"Si quieres hablar con él —sugiere Nancy Cruz, funcionaria de
colaboración en la esfera de la Salud— llega hasta el hospital
Ernesto Guevara. Allí puedes verlo ahora mismo en la sala G-4. Ante
la difícil situación que nos ha dejado este huracán, él renunció a
sus vacaciones para trabajar en lo que necesite la provincia."
Y, en efecto: ataviado en su blanca bata, Ángel me recibe con esa
sencillez inequívocamente familiar que no se aprende a la fuerza en
jornadas de laboratorio.
"El panorama es delicado por los estragos de Ike, también ante el
riesgo de enfermedades. Por eso varios compañeros nos hemos
incorporado voluntariamente a trabajar durante nuestras vacaciones."

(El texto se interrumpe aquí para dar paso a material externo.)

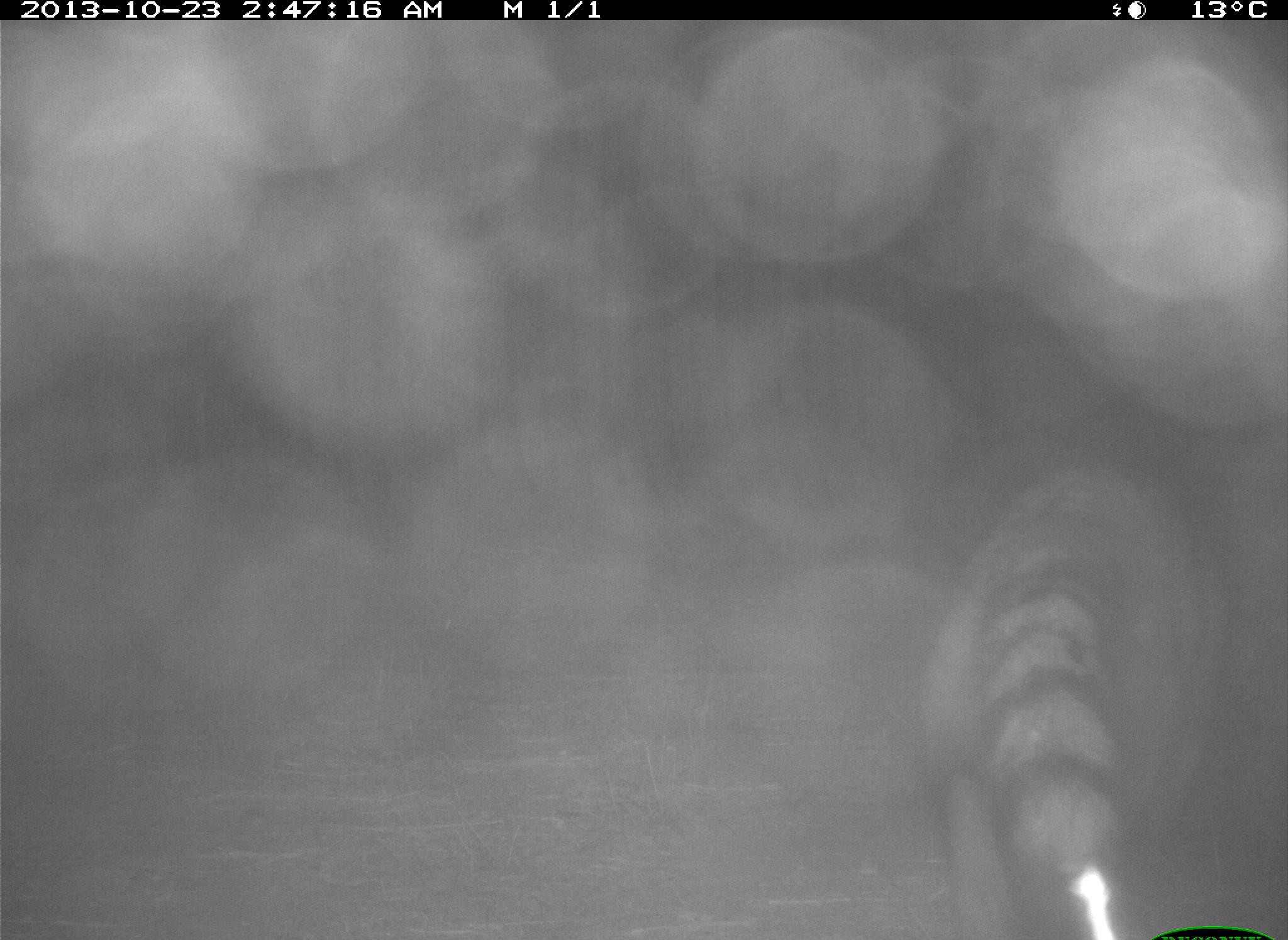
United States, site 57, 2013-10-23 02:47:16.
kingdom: Animalia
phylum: Chordata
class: Mammalia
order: Carnivora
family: Procyonidae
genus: Procyon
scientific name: Procyon lotor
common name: raccoon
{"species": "raccoon (Procyon lotor)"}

De acuerdo con declaraciones del doctor Marcos del Risco,
director de Salud en la provincia, la misma actitud de Ángel Enrique
ha caracterizado a más de un centenar de médicos, enfermeras,
técnicos y otros internacionalistas, que no vacilaron en sumarse a
centros de evacuación, hospitales, policlínicos, consultorios,
actividades de higienización y otras tareas, para cerrar fila frente
al peligro potencial que pudieran representar brotes diarreicos, de
leptospirosis, dengue, hepatitis...
—¿Habrás pensado descansar, al menos un par de días, antes de
regresar a Venezuela?
"En verdad ni lo he pensado. Me siento bien, no estoy agotado,
soy útil aquí y voy a estar ofreciendo mi ayuda hasta que me
comuniquen la fecha de salida."
Aunque hubiera preferido tener a "su Ángel" a la distancia de una
caricia durante las 24 horas del día, Yanive (esposa de Mariño)
siente profundo orgullo de ese hombre a quien la pequeña Yara Yaiset
(fruto de ambos) va a admirar mucho más también.